Elle permet à l'enfant dans ce cas d'être représenté et défendu dans ses intérêts par une personne adulte que l'on nomme administrateur ad hoc.
Cette même loi a créé aussi le Service National d'Accueil Téléphonique pour l'Enfance Maltraitée, 119, pour que les enfants en difficulté ou leurs camarades ou même encore des adultes puissent parler librement.

La loi du 8 janvier 1993 permet à l'enfant, capable de discernement, d'être entendu par les juges dans le cadre des procédures judiciaires où l'intérêt du mineur est en jeu.

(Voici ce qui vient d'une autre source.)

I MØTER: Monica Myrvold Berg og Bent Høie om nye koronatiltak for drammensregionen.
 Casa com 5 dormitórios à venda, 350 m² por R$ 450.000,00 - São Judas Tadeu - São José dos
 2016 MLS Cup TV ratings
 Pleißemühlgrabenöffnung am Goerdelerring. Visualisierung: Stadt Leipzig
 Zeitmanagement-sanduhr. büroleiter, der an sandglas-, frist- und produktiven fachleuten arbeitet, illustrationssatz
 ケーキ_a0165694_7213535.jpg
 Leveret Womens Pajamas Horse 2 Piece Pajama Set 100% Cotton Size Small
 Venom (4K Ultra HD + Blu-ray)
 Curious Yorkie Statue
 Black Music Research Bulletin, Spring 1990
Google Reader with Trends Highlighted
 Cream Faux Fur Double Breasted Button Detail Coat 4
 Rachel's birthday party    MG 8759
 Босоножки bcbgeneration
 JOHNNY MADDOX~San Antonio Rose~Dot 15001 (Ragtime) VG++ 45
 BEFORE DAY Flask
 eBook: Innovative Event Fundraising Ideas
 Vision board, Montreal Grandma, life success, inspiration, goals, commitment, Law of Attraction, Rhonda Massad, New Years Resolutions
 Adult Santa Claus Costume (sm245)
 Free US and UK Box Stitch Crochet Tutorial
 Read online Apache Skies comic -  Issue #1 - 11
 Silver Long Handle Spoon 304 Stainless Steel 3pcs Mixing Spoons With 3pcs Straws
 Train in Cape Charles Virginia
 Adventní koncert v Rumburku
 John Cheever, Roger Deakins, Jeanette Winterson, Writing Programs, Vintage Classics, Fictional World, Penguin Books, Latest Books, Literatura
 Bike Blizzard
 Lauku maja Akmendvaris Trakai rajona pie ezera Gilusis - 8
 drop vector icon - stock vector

La loi du 4 février 1995 permet aux enfants victimes de délits d'agir aussi en justice, pendant un délai de 3 ans à compter de leur majorité, contre les auteurs de mauvais traitements qui font partie de la famille ou qui ont une autorité sur l'enfant.

La loi du 17 juin 1998 relative à la prévention et à la répression des infractions sexuelles permet aux enfants victimes d'abus sexuels d'agir en justice pendant un délai de 10 ans à compter de leur majorité contre toute personne, membre ou non de sa famille. Elle met en place des modalités d'audition du mineur dans le cadre judiciaire qui évitent à l'enfant de souffrir de la lourdeur de la procédure.
Ainsi, l'enfant, lors de sa toute première audition judiciaire, peut être enregistré avec son consentement, sur une bande audiovisuelle ou sonore. Cet enregistrement évite à l'enfant d'être soumis à de nombreuses autres auditions qui risquent de l'éprouver psychologiquement. L'enregistrement est utilisé tout au long de la procédure judiciaire par les magistrats mais aussi les parties adverses selon des règles bien précises.